> **WHAT TO DO**:
Give back the data in full. Leave nothing out.

*** SUPPLIED RECORDS Section Begins ***

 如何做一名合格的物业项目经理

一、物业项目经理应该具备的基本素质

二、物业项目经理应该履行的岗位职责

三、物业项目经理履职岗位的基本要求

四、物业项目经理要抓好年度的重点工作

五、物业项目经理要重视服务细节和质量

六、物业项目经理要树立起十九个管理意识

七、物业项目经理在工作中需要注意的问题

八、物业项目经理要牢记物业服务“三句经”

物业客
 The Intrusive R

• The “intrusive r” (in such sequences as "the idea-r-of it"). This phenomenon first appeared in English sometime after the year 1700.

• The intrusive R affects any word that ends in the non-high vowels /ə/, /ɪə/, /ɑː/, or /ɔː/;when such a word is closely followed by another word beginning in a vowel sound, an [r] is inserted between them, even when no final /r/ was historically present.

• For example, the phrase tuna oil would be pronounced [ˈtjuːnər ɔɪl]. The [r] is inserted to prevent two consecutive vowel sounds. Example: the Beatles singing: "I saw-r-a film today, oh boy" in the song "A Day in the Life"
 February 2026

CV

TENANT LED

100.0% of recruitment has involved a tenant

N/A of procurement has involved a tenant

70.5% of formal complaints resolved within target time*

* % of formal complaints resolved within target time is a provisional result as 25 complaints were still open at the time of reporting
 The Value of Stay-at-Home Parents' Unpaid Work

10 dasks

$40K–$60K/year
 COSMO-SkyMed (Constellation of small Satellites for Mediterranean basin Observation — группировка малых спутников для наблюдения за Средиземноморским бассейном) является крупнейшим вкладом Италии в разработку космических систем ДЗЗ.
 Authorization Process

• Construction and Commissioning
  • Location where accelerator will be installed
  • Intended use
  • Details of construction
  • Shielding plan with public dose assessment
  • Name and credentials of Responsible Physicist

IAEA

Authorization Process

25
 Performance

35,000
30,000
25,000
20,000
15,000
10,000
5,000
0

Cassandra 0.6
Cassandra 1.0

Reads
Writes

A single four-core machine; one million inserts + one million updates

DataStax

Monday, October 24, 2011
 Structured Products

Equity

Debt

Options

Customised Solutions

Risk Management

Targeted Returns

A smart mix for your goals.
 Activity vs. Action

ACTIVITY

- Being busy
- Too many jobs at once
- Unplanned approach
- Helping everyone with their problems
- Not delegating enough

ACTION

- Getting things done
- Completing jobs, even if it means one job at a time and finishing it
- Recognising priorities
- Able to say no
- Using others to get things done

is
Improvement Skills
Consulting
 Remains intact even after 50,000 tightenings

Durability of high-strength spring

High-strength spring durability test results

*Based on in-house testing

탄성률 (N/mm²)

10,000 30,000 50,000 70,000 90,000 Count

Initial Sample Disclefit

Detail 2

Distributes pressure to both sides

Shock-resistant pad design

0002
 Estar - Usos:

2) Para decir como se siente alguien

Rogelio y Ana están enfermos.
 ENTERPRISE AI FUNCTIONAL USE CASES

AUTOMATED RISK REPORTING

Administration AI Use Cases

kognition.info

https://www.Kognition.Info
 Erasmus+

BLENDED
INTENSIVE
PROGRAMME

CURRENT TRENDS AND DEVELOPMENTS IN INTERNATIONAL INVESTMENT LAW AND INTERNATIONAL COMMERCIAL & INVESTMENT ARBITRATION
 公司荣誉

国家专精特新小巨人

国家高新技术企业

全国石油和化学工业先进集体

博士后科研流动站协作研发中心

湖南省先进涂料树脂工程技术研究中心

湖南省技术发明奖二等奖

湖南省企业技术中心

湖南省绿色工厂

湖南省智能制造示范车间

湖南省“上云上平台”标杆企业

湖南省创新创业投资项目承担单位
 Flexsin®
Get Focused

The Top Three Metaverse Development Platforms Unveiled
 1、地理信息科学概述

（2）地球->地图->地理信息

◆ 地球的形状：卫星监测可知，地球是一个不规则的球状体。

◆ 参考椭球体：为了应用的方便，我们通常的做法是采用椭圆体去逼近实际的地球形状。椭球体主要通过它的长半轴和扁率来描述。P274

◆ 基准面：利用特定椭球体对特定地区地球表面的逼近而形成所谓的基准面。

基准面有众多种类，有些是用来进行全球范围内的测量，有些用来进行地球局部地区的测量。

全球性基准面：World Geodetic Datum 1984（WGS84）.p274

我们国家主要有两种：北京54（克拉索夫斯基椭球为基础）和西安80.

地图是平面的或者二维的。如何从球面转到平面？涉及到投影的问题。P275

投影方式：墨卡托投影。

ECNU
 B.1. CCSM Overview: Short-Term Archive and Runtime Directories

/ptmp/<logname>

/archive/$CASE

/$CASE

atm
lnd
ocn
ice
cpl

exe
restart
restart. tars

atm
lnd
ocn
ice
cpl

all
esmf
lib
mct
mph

*** SUPPLIED RECORDS Section Ends ***

> **EXERCISE OUTPUT**:
 如何做一名合格的物业项目经理

一、物业项目经理应该具备的基本素质

二、物业项目经理应该履行的岗位职责

三、物业项目经理履职岗位的基本要求

四、物业项目经理要抓好年度的重点工作

五、物业项目经理要重视服务细节和质量

六、物业项目经理要树立起十九个管理意识

七、物业项目经理在工作中需要注意的问题

八、物业项目经理要牢记物业服务“三句经”

物业客
 The Intrusive R

• The “intrusive r” (in such sequences as "the idea-r-of it"). This phenomenon first appeared in English sometime after the year 1700.

• The intrusive R affects any word that ends in the non-high vowels /ə/, /ɪə/, /ɑː/, or /ɔː/;when such a word is closely followed by another word beginning in a vowel sound, an [r] is inserted between them, even when no final /r/ was historically present.

• For example, the phrase tuna oil would be pronounced [ˈtjuːnər ɔɪl]. The [r] is inserted to prevent two consecutive vowel sounds. Example: the Beatles singing: "I saw-r-a film today, oh boy" in the song "A Day in the Life"
 February 2026

CV

TENANT LED

100.0% of recruitment has involved a tenant

N/A of procurement has involved a tenant

70.5% of formal complaints resolved within target time*

* % of formal complaints resolved within target time is a provisional result as 25 complaints were still open at the time of reporting
 The Value of Stay-at-Home Parents' Unpaid Work

10 dasks

$40K–$60K/year
 COSMO-SkyMed (Constellation of small Satellites for Mediterranean basin Observation — группировка малых спутников для наблюдения за Средиземноморским бассейном) является крупнейшим вкладом Италии в разработку космических систем ДЗЗ.
 Authorization Process

• Construction and Commissioning
  • Location where accelerator will be installed
  • Intended use
  • Details of construction
  • Shielding plan with public dose assessment
  • Name and credentials of Responsible Physicist

IAEA

Authorization Process

25
 Performance

35,000
30,000
25,000
20,000
15,000
10,000
5,000
0

Cassandra 0.6
Cassandra 1.0

Reads
Writes

A single four-core machine; one million inserts + one million updates

DataStax

Monday, October 24, 2011
 Structured Products

Equity

Debt

Options

Customised Solutions

Risk Management

Targeted Returns

A smart mix for your goals.
 Activity vs. Action

ACTIVITY

- Being busy
- Too many jobs at once
- Unplanned approach
- Helping everyone with their problems
- Not delegating enough

ACTION

- Getting things done
- Completing jobs, even if it means one job at a time and finishing it
- Recognising priorities
- Able to say no
- Using others to get things done

is
Improvement Skills
Consulting
 Remains intact even after 50,000 tightenings

Durability of high-strength spring

High-strength spring durability test results

*Based on in-house testing

탄성률 (N/mm²)

10,000 30,000 50,000 70,000 90,000 Count

Initial Sample Disclefit

Detail 2

Distributes pressure to both sides

Shock-resistant pad design

0002
 Estar - Usos:

2) Para decir como se siente alguien

Rogelio y Ana están enfermos.
 ENTERPRISE AI FUNCTIONAL USE CASES

AUTOMATED RISK REPORTING

Administration AI Use Cases

kognition.info

https://www.Kognition.Info
 Erasmus+

BLENDED
INTENSIVE
PROGRAMME

CURRENT TRENDS AND DEVELOPMENTS IN INTERNATIONAL INVESTMENT LAW AND INTERNATIONAL COMMERCIAL & INVESTMENT ARBITRATION
 公司荣誉

国家专精特新小巨人

国家高新技术企业

全国石油和化学工业先进集体

博士后科研流动站协作研发中心

湖南省先进涂料树脂工程技术研究中心

湖南省技术发明奖二等奖

湖南省企业技术中心

湖南省绿色工厂

湖南省智能制造示范车间

湖南省“上云上平台”标杆企业

湖南省创新创业投资项目承担单位
 Flexsin®
Get Focused

The Top Three Metaverse Development Platforms Unveiled
 1、地理信息科学概述

（2）地球->地图->地理信息

◆ 地球的形状：卫星监测可知，地球是一个不规则的球状体。

◆ 参考椭球体：为了应用的方便，我们通常的做法是采用椭圆体去逼近实际的地球形状。椭球体主要通过它的长半轴和扁率来描述。P274

◆ 基准面：利用特定椭球体对特定地区地球表面的逼近而形成所谓的基准面。

基准面有众多种类，有些是用来进行全球范围内的测量，有些用来进行地球局部地区的测量。

全球性基准面：World Geodetic Datum 1984（WGS84）.p274

我们国家主要有两种：北京54（克拉索夫斯基椭球为基础）和西安80.

地图是平面的或者二维的。如何从球面转到平面？涉及到投影的问题。P275

投影方式：墨卡托投影。

ECNU
 B.1. CCSM Overview: Short-Term Archive and Runtime Directories

/ptmp/<logname>

/archive/$CASE

/$CASE

atm
lnd
ocn
ice
cpl

exe
restart
restart. tars

atm
lnd
ocn
ice
cpl

all
esmf
lib
mct
mph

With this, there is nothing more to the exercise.